In 2006 he directed the performance of Lorca eran todos and, in January 2008, La sonrisa etíope.

In April 2008 he was diagnosed with lung cancer which kept him off the stage and finally caused his death on the morning of 1 March 2009.

== Controversy ==
In 2006, he was the subject of intense controversy over his speech on 20 January 2006 on the El Club program on TV3 (Catalan public television). Responding to a question from the presenter Albert Om about his attitude to the unity of Spain, he replied "To me, I don't give a flying fuck about the unity of Spain, they can give it to Spain in its damn ass and explode in there, and leave its balls hanging from a bell tower." Later, before the uproar caused by these statements, he publicly apologized and explained that such comments were referring to a certain concept of Spain:
...I insulted the Spain that killed Lorca. I respect the Spain that is constitutional and democratic.

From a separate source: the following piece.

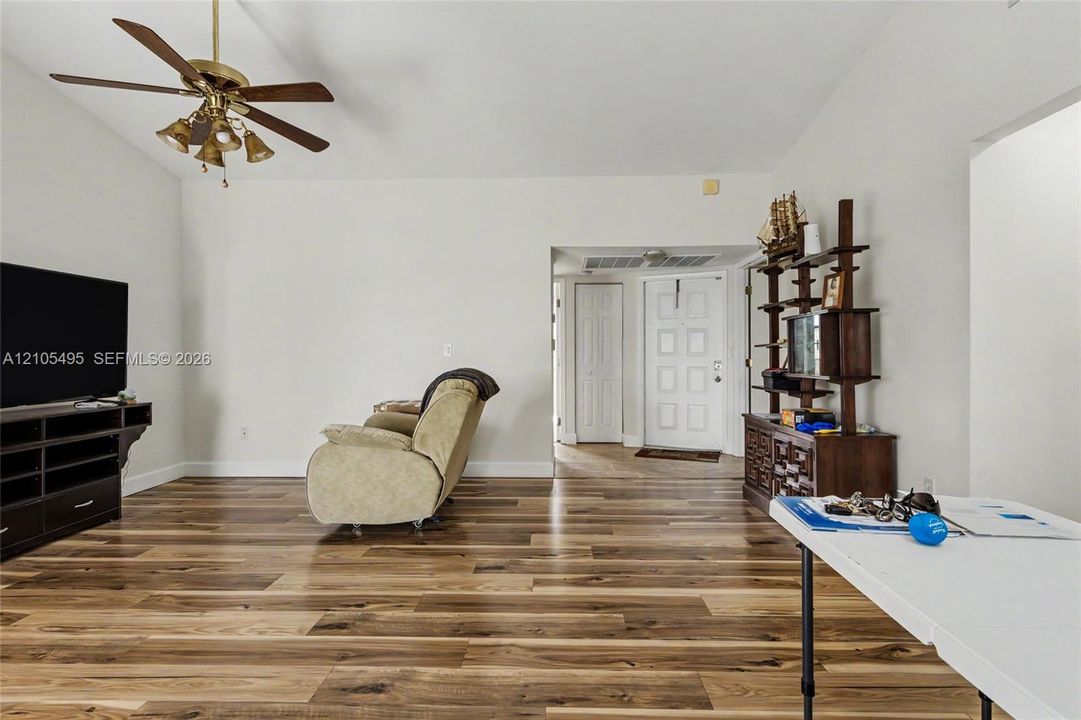 Wood-finish flooring, high ceilings, ceiling fan with multi-light fixture, and a six-panel entry door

This Spain merits all my respect, and also, I belong to her...

Also, his book Me Voy (I'm Going) states that this statement was made in a comic tone, an adaptation of part of the script of his show, Rubianes, solamente (Rubianes, himself)

The Association for the Defense of the Spanish Nation prosecuted Rubianes for "insulting Spain", which was filed in May 2007. However, in June 2008, the Magistrate's Court in Sant Feliu de Llobregat decided to reopen the case and accusing Pepe Rubianes and the presenter Albert Om of "incitement to hatred against a section of the population based on national origin and outrages upon Spain," and also against TV3 as responsible vicariously.

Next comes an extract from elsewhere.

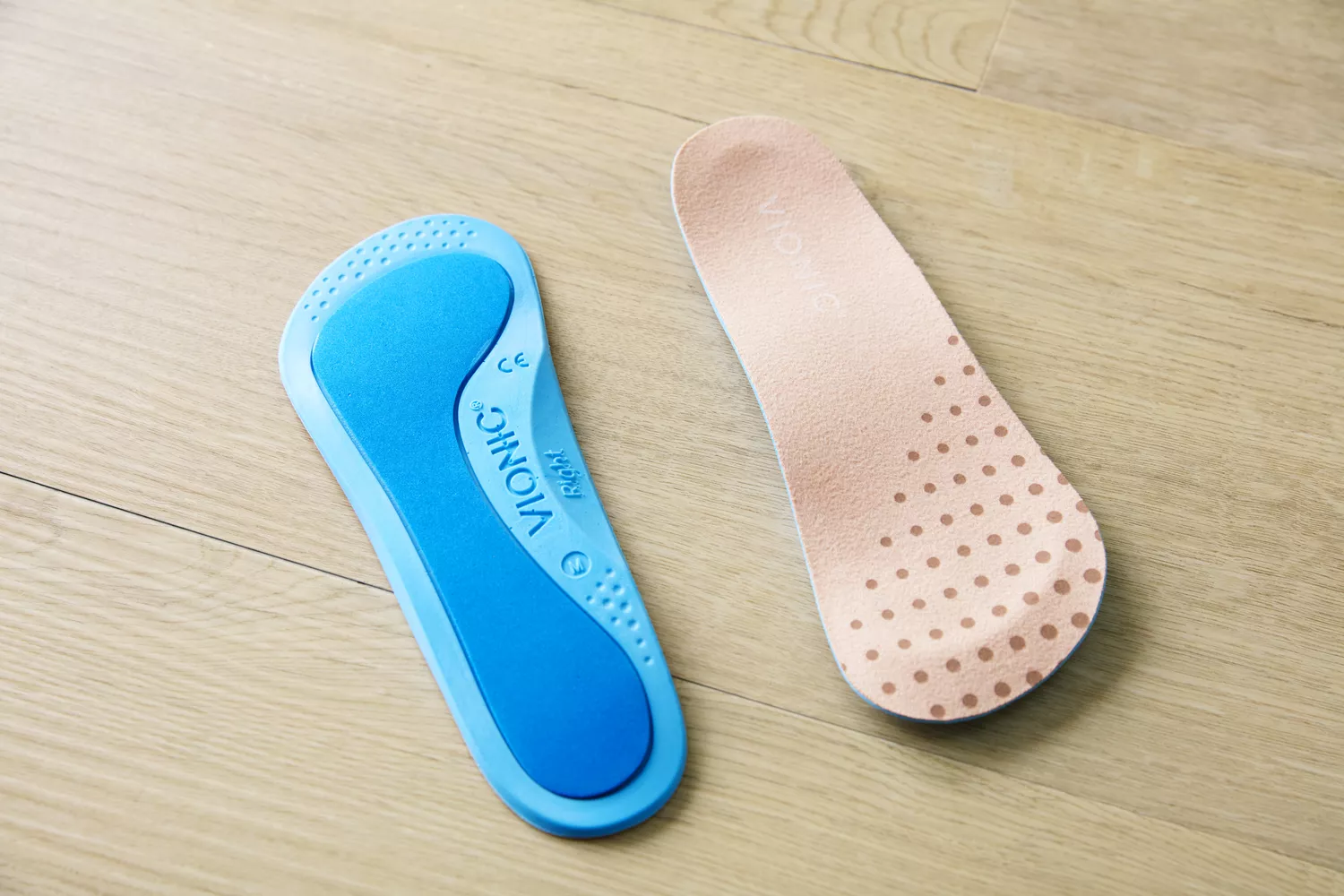 Top and bottom of Vionic Slimfit Orthotic Insoles displayed on a wood floor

Rubianes company was hired by Mario Gas, the director of the municipally owned Teatro Español, to present in Madrid his piece, Lorca Was Everybody, about the poet and playwright Federico García Lorca, part of a cycle of homage to the Grenadine poet during September 2006. After the protests (and even threats, as told by Alicia Moreno, councillor of the Arts) against presentation in a municipal theater, the actor decided to withdraw voluntarily from his show because of, in his words, the "aggressive atmosphere" and "in order to free the management from the pressure to which they have been subjected". Mario Gas considered resigning in the circumstances.

An independent Madrid spokesman explained: "It is unacceptable and intolerable that the actor seeks to take advantage of contracts in public spaces at the expense of everyone." That, he said, "is unacceptable for a person who is dedicated to insulting Spain and Spaniards."

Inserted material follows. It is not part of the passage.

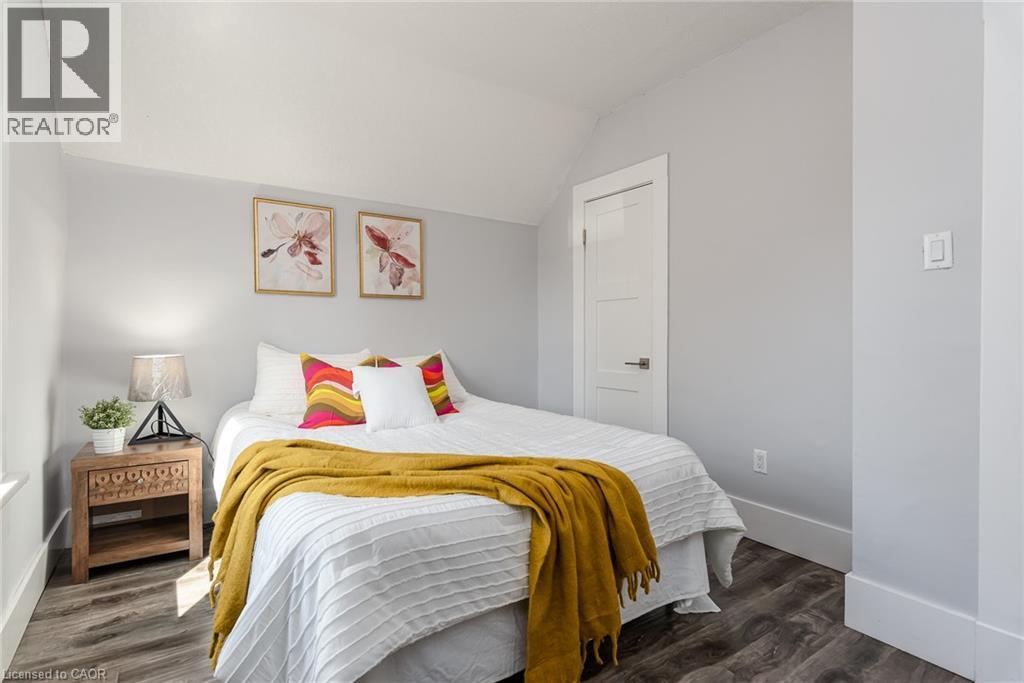 Light-filled interior featuring wood-finish flooring, white trim, and a contemporary door with dark hardware - 40 Woodland Avenue, Kitchener, ON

The actor noted that, thus far, the presentation of the work in different Spanish cities had not created any problem, and again attributed the situation in Madrid to a campaign of "the most rancid right."
Rubianes, accepted the offer of CC.OO. to present Lorca Was Everybody in its auditorium in Madrid.

== Shows ==

=== Own Shows ===
- 1983 Pay-Pay
- 1984 Ño
- 1987 Sin palabras
- 1988 En resumidas cuentas
- 1991 Por el amor de Dios
- 1992 Ssscum!
- 1995 Rubianes: 15 años
- 1997 Rubianes, solamente
- 2006 Lorca eran todos
- 2008 La sonrisa etíope

=== Participation in other shows ===
- 1977 No hablaré en clase, by Dagoll Dagom.
- 1978 Antaviana by Dagoll Dagom.
- 1981 Operación Ubú by Els Joglars.
- 1996 El crimen del cine Oriente (film directed by Pedro Costa).

== Awards and honors ==
- 1987. Premio Joanot i Racó de l'Arnau al Mejor Actor del Año.
- 1991. Premio Turia.
- 1996. Premio "Els Millors" al Mejor Actor por Rubianes 15 años.
- 1998. Premio "Les mil i una".
- 1998. Premio Especial de la Crítica por sus 15 años.
- 1999. Premio San Miguel del Patronato de la Fira de Teatre al Carrer de Tárrega en la Categoría de "Mejor Obra Representada en una sala" por Rubianes, solamente.
- 1999. Premio de Honor FAD Sebastià Gasch.
- 1999. Premio "Els Millors" al Mejor Espectáculo Teatral Rubianes, solamente.
- 2006. Premio Gat Perich por su trayectoria.